Select and copy each line below that contains the word "results". Matching is case-sensitive.

Data excerpts:
--------------------------------

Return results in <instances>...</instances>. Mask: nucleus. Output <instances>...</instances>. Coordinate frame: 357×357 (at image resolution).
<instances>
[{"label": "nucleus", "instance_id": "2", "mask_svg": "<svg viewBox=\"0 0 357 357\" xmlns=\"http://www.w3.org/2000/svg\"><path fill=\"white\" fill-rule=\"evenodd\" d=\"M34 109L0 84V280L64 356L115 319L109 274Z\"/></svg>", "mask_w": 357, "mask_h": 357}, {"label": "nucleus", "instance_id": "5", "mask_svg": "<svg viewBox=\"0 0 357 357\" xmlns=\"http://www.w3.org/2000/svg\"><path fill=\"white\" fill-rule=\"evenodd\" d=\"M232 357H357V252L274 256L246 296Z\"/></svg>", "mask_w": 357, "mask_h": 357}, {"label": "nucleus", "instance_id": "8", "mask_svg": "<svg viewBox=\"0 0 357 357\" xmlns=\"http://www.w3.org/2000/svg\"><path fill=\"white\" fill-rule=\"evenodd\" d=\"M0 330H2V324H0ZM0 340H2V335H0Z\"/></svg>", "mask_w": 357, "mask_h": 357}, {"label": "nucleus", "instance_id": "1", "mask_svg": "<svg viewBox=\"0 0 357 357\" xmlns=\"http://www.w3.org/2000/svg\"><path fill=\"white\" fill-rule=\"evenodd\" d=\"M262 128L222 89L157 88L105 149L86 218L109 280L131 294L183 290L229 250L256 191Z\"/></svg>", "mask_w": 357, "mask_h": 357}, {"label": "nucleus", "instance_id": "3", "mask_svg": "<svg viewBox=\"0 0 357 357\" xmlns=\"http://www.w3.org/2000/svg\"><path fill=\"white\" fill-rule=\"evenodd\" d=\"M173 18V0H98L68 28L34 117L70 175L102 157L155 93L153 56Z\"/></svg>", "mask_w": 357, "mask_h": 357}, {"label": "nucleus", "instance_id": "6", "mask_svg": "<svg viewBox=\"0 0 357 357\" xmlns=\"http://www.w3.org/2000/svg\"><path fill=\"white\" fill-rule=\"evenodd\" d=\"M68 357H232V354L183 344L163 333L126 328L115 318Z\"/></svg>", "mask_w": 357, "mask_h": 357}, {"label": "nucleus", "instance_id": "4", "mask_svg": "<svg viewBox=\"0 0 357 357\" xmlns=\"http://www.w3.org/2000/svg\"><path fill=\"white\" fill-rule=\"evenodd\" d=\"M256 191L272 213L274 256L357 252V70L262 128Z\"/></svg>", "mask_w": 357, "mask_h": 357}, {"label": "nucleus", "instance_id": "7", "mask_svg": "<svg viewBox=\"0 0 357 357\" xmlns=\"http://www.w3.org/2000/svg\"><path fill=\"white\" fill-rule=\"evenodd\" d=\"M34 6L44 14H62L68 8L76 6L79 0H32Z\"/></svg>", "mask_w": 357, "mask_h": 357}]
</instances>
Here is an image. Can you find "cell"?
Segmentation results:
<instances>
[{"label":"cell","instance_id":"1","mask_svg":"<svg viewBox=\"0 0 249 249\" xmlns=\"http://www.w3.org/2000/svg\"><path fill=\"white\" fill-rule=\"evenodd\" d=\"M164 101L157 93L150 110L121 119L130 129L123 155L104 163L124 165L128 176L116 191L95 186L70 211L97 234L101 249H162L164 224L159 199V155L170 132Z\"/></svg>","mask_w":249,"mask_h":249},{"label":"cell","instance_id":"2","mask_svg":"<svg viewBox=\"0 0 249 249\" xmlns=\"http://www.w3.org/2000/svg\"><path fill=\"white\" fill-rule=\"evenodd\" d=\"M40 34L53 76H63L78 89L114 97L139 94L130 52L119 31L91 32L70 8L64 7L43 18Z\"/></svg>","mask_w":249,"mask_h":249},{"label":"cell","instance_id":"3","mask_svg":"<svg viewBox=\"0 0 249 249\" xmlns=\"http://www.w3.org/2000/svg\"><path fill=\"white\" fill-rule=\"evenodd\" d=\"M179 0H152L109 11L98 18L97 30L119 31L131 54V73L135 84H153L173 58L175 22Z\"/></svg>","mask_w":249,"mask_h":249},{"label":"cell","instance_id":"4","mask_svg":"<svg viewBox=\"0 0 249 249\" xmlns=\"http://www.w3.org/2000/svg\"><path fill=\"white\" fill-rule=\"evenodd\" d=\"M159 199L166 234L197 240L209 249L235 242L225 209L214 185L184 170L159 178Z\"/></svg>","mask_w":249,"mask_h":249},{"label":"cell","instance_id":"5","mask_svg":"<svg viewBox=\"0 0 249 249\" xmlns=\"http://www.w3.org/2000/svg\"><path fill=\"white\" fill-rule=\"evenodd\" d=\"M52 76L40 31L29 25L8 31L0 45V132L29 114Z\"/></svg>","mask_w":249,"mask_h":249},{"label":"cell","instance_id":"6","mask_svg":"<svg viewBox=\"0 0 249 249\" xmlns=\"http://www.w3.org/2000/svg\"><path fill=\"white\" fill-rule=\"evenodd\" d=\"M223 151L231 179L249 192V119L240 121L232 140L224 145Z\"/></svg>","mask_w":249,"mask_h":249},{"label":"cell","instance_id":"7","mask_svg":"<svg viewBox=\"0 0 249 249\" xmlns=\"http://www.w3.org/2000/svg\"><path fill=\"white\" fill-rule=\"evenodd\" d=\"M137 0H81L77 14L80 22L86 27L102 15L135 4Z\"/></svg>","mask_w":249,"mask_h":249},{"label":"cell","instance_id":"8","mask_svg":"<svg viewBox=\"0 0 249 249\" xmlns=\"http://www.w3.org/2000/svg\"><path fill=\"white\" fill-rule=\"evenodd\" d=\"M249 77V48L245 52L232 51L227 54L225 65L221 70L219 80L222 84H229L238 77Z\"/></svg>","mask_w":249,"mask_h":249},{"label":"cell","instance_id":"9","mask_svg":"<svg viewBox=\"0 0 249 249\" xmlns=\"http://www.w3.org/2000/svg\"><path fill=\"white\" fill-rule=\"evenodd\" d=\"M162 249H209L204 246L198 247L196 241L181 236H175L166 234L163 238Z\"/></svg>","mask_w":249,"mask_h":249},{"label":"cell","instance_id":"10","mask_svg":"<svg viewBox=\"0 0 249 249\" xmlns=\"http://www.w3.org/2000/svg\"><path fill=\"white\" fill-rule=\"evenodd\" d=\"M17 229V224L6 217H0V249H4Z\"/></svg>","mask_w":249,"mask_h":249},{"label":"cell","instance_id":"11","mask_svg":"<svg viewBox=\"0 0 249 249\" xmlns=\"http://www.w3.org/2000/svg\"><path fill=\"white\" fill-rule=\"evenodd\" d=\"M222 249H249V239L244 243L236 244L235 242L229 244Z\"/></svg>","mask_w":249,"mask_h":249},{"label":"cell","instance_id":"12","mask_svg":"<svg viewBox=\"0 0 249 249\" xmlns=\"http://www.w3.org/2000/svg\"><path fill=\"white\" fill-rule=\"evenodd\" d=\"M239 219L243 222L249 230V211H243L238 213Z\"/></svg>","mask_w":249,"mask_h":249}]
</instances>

--------------------------------

Response to this exercise:
Return results in <instances>...</instances>. Mask: nucleus. Output <instances>...</instances>. Coordinate frame: 357×357 (at image resolution).
Segmentation results:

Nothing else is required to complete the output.